## Directions
(1) In the section on war and peace as social systems, what incorrect assumption is said to lie at the heart of every peace study examined?
(2) From the section on war and peace as social systems, quote the passage starting with "Once this is" and going on through "be readily rationalized.".

## Document segment
=== Section Start ===

SECTION 4:
War and Peace as Social Systems


We have dealt only sketchily with proposed disarmament scenarios and economic analyses, but the reason for our seemingly casual dismissal of so much serious and sophisticated work lies in no disrespect for its competence. It is rather a question of relevance. To put it plainly, all these program, however detailed and well developed, are abstractions. The most carefully reasoned disarmament sequence inevitably reads more like the rules of a game or a classroom exercise in logic than like a prognosis of real events in the real world. This is as true of today’s complex proposals as it was of the Abbe de St. Pierre’s "Plan for Perpetual Peace in Europe" 250 years ago.


Some essential element has clearly been lacking in all these schemes. One of our first tasks was to try to bring this missing quality into definable focus, and we believe we have succeeded in doing so. We find that at the heart of every peace study we have examined - from the modest technological proposal (e.g., to convert a poison gas plant to the production of "socially useful" equivalents) to the most elaborate scenario for universal peace in our time - lies one common fundamental misconception. It is the source of the miasma of unreality surrounding such plans. It is the incorrect assumption that war, as an institution, is subordinate to the social systems it is believed to serve.

This misconception, although profound and far-reaching, is entirely comprehensible. Few social cliches are so unquestioningly accepted as the notion that war is an extension of diplomacy (or of politics, or of the pursuit of economic objectives). If this were true, it would be wholly appropriate for economists and political theorists to look on the problems of transition to peace as essentially mechanical or procedural - as indeed they do, treating them as logistic corollaries of the settlement of national conflicts of interest. If this were true, there would be no real substance to the difficulties of transition. For it is evident that even in today’s world there exists no conceivable conflict of interest, real or imaginary, between nations or between social forces within nation, that cannot be resolved without recourse to war - if such resolution were assigned a priority of social value. And if this were true, the economic analyses and disarmament proposals we have referred to, plausible and well conceived as they may be, would not inspire, as they do, an inescapable sense of indirection.

The point is that the cliche is not true, and the problems of transition are indeed substantive rather than merely procedural. Although war is "used" as an instrument of national and social policy, the fact that a society is organized for any degree of readiness for war supersedes its political and economic structure. War itself is the basic social system, within which other secondary modes of social organization conflict or conspire. It is the system which has governed most human societies of record, as it is today.

Once this is correctly understood, the true magnitude of the problems entailed in a transition to peace - itself a social system, but without precedent except in a few simple preindustrial societies - becomes apparent. At the same time, some of the puzzling superficial contradictions of modern societies can then be readily rationalized.

  • the "unnecessary" size and power of the world war industry

  • the preeminence of the military establishment in every society, whether open or concealed

  • the exemption of military or paramilitary institutions from the accepted social and legal standards for behavior required elsewhere in the society

  • the successful operation of the armed forces and the armaments producers entirely outside the framework of each nation’s economic ground rules

  • these and other ambiguities closely associated with the relationship of war to society are easily clarified, once the priority of war-making potential as the principal structuring force in society is accepted

Economic systems, political philosophies, and corpora jures serve and extend the war system, not vice versa.

=== Section End ===

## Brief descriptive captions
=== Section Start ===

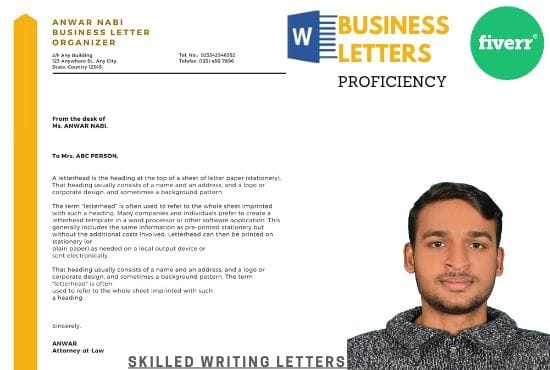 I will write your professional business sales letter, email writing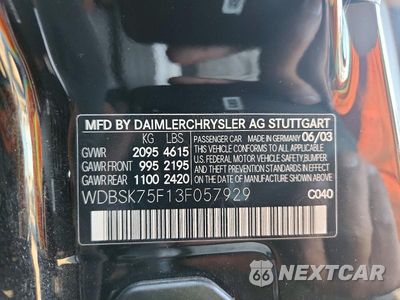 Zdjęcie 12 z 12 samochodu: 2003 MERCEDES-BENZ SL 500R VIN:WDBSK75F13F057929 - miniatura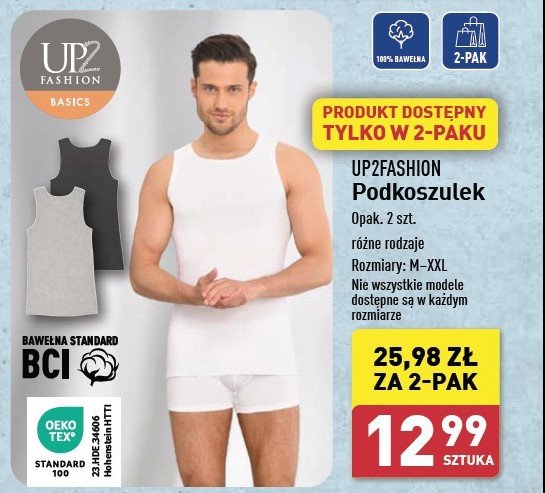 Podkoszulek z modalem m-xxl Up2fashion promocja w Aldi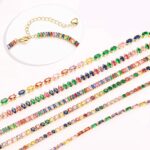 14K Gold Plated Zircon Tennis Anklet for Women - Image 2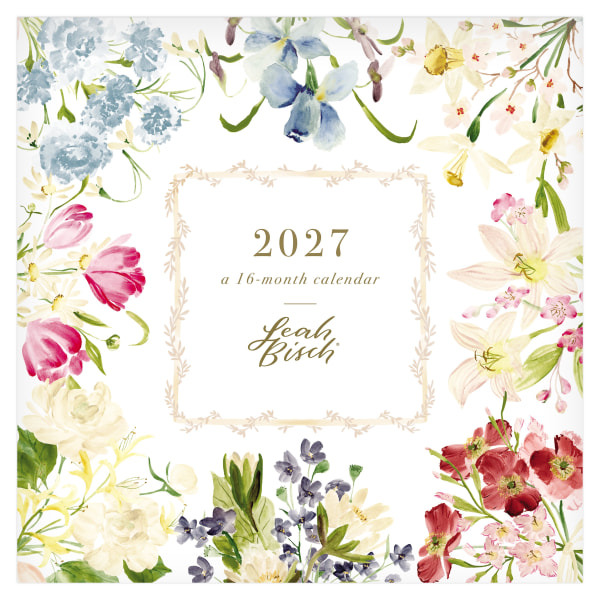 Mead Leah Bisch 2027 16-Month Wall Calendar, 12 x 12 in
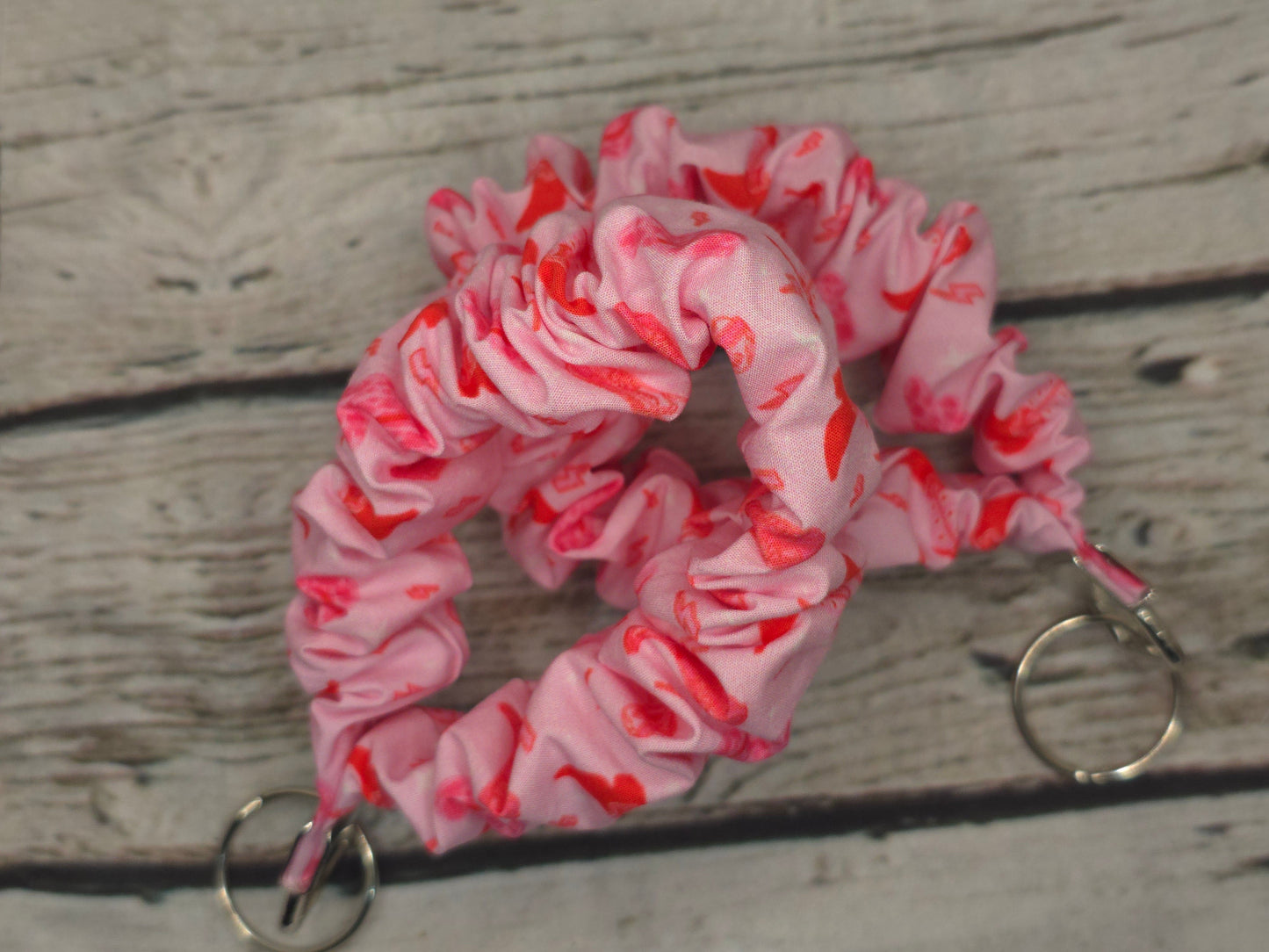 Pink Cowboy Scrunchie Writlet | Cotton Poplin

=== Section End ===

## Answer list
(1) The assumption that war, as an institution, is subordinate to the social systems it is believed to serve.

(2)
Once this is correctly understood, the true magnitude of the problems entailed in a transition to peace - itself a social system, but without precedent except in a few simple preindustrial societies - becomes apparent. At the same time, some of the puzzling superficial contradictions of modern societies can then be readily rationalized.